Records from a spatial question set:
###

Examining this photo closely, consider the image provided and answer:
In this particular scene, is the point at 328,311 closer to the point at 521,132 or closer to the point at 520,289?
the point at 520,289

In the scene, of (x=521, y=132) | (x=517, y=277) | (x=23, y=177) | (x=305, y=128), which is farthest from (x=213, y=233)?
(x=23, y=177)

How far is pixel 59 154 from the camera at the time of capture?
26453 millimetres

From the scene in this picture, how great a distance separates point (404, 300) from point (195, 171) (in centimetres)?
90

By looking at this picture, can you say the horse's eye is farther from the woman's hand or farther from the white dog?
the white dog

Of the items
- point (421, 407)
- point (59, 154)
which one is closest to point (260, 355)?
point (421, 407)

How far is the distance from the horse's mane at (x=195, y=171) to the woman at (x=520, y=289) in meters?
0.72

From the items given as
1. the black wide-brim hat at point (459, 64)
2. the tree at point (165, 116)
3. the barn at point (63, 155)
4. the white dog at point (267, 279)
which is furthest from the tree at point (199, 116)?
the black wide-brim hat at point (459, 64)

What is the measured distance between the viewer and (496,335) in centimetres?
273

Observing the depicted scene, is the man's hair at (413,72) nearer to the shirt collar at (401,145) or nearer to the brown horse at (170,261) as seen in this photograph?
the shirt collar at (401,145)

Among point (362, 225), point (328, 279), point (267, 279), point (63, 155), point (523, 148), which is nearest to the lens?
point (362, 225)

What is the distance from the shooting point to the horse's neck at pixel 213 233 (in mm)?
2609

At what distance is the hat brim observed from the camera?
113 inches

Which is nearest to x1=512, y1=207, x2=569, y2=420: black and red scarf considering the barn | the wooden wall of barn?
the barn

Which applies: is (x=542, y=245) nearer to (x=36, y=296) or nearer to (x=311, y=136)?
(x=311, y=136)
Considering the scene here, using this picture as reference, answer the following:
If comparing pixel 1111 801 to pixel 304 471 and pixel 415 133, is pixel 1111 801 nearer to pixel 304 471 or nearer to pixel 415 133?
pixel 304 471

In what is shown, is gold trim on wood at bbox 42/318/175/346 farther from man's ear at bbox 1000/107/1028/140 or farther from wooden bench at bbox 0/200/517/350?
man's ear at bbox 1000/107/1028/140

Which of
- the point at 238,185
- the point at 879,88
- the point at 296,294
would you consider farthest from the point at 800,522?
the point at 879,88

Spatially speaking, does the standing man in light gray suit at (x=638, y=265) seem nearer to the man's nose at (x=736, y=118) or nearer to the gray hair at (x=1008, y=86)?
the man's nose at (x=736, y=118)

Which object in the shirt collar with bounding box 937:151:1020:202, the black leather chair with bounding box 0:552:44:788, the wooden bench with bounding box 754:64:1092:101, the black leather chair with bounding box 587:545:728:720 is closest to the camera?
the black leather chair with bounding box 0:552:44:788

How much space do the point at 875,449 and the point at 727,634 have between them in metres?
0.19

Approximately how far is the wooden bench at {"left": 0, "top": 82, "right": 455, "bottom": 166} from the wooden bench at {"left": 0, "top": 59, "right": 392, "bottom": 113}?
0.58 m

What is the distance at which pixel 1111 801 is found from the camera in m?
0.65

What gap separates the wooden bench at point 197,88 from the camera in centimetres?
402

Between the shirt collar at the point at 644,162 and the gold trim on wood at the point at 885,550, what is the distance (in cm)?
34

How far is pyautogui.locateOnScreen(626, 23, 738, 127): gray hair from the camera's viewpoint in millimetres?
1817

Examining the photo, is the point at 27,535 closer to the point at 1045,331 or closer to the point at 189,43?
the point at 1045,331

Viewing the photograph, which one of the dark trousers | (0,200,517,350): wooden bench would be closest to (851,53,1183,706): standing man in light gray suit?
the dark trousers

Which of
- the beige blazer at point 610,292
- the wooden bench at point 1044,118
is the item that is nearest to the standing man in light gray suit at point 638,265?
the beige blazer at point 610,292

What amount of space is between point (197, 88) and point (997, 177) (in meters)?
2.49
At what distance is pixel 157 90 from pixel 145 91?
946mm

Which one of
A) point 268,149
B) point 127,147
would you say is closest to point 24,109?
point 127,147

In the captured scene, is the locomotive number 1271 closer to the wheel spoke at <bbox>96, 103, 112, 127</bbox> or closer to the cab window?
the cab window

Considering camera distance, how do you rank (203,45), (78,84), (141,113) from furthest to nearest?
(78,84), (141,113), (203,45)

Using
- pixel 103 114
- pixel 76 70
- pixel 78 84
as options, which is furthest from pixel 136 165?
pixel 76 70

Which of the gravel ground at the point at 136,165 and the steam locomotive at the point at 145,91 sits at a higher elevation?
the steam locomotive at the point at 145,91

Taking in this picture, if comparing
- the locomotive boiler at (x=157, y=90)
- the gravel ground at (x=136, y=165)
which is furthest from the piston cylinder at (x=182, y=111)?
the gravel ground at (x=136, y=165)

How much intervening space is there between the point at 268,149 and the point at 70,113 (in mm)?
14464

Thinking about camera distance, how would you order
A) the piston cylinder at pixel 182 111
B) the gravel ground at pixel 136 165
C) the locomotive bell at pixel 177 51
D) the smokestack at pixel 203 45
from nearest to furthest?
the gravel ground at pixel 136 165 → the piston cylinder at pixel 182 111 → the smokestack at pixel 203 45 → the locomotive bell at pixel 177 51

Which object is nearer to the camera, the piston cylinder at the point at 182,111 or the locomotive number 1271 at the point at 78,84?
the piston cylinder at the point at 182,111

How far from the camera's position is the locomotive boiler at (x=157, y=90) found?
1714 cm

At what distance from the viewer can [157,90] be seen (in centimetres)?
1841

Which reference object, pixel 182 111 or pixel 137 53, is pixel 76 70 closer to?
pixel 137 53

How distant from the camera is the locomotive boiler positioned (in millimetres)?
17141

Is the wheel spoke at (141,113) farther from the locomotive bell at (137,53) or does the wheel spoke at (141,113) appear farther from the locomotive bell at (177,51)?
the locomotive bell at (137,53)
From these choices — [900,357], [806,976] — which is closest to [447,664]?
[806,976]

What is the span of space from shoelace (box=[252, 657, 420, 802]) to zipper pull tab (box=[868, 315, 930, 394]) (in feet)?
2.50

###

→ **Stated goal**: Can you write out the lines of the listing from the one holding "From these choices" through the end of the listing, inclusive, replacing "closest" with "nearest" and leaving everything else unchanged?

→ **Task solution**:
From these choices — [900,357], [806,976] — which is nearest to [447,664]?
[806,976]

What is the span of space from shoelace (box=[252, 657, 420, 802]) to zipper pull tab (box=[868, 315, 930, 394]) (in feet)?
2.50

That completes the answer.